Pyrosequencing — a robust method for detecting antiviral resistance in seasonal and 2009 A (H1N1) influenza A viruses circulating with Department of Defense populations


Resistance to antiviral agents in influenza A viruses has steadily increased globally. The Centers for Disease Control (CDC) has reported incidences of 100% adamantane resistance in some influenza A subtypes and >98% of previous seasonal A/H1N1 is resistant to Oseltamivir. Single nucleotide polymorphisms (SNPs) with matrix (M2) and neuraminidase (NA) genes correlate well with in vitro and in vivo evidence of antiviral resistance. Pyrosequencing can be optimized to produce short, targeted genetic sequences that contain non-synonymous nucleotide changes that correlate with resistance to antiviral chemotherapeutics. The US Air Force School of Aerospace Medicine has employed Pyrosequencing to detect molecular markers of antiviral resistance within M2 and NA genes of influenza A viruses collected from Department of Defense (DoD) populations. A quick, highly sensitive, and cost-effective alternative to Sanger sequencing, Pyrosequencing allows rapid detection of common SNPs associated with adamantane and neuraminidase inhibitor (NAI) resistance respectively. Monitoring antiviral susceptibility within DoD populations complements influenza surveillance efforts and allows timely information exchange with the Armed Forces Health Surveillance Center, DoD sentinel sites, public health agencies, and collaborative partners.

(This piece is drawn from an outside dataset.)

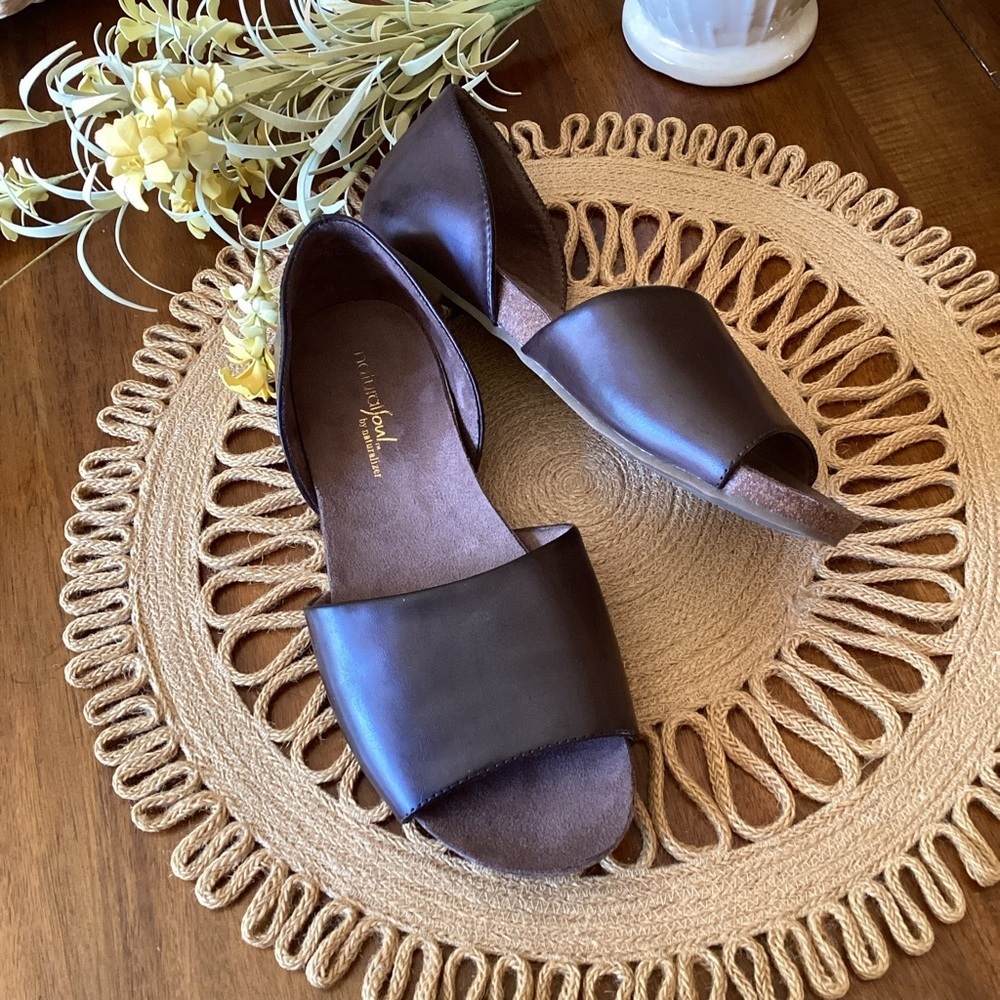 Naturalizer Natural Soul MADA Chocolate Brown Dorsay Flats, Size 8W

This presentation provides:

An overview of the PyroMark Pyrosequencing based detection platform
An introduction to the DoD sentinel-based influenza surveillance program
A description of efforts to incorporate assays to detect M2-blocker and NAI susceptibilities in seasonal A/H3N2 viruses into the DoD program

Frank Fischinger MS, MBA

Frank Fischinger is currently a senior member of QIAGEN's North American PyroMark Field Applications Group. Frank is one of QIAGEN's Pyrosequencing experts providing field support to researchers and clinicians with their PyroMark systems and Pyrosequencing applications. Frank has five years experience in methylation assay design, assay optimization, and assay troubleshooting using Pyrosequencing technology. In addition, Frank has managed the Clinical Neuroimmunology lab at the University of Chicago and has provided field technical support for Abbot Molecular Diagnostics Fluorescent In-Situ Hybridization and Microarray platforms. Frank was awarded an MS/MBA dual degree in Molecular Pharmacology and Marketing from Loyola University Chicago.
Jason L. Garner

Jason L. Garner is a Senior Molecular Biologist with the Henry M. Jackson Foundation for the Advancement of Military Medicine and US Air Force School of Aerospace Medicine (USAFSAM) at Brooks City-Base in Texas. Mr. Garner's career in research, molecular biology, and clinical diagnostics spans almost 10 years, supplemented by over 10 years in operations management. Currently, Mr. Garner's primary activities include high-throughput detection, isolation, and molecular characterization of global seasonal/pandemic influenza A & B viruses within Department of Defense communities. Mr. Garner leads analyses efforts with USAFSAM that contribute to FDA/VRBPAC annual flu vaccine selection considerations and has developed, validated, and implemented novel molecular-based clinical diagnostic assays for Department of Defense flu surveillance efforts. Mr. Garner is a Tier II Honors graduate from the University of Texas at San Antonio with a BS in Biology and MS in Cell/Molecular Biology as well as an NIH graduate fellow. Mr. Garner has authored and co-authored over 20 journal articles, posters, and oral presentations.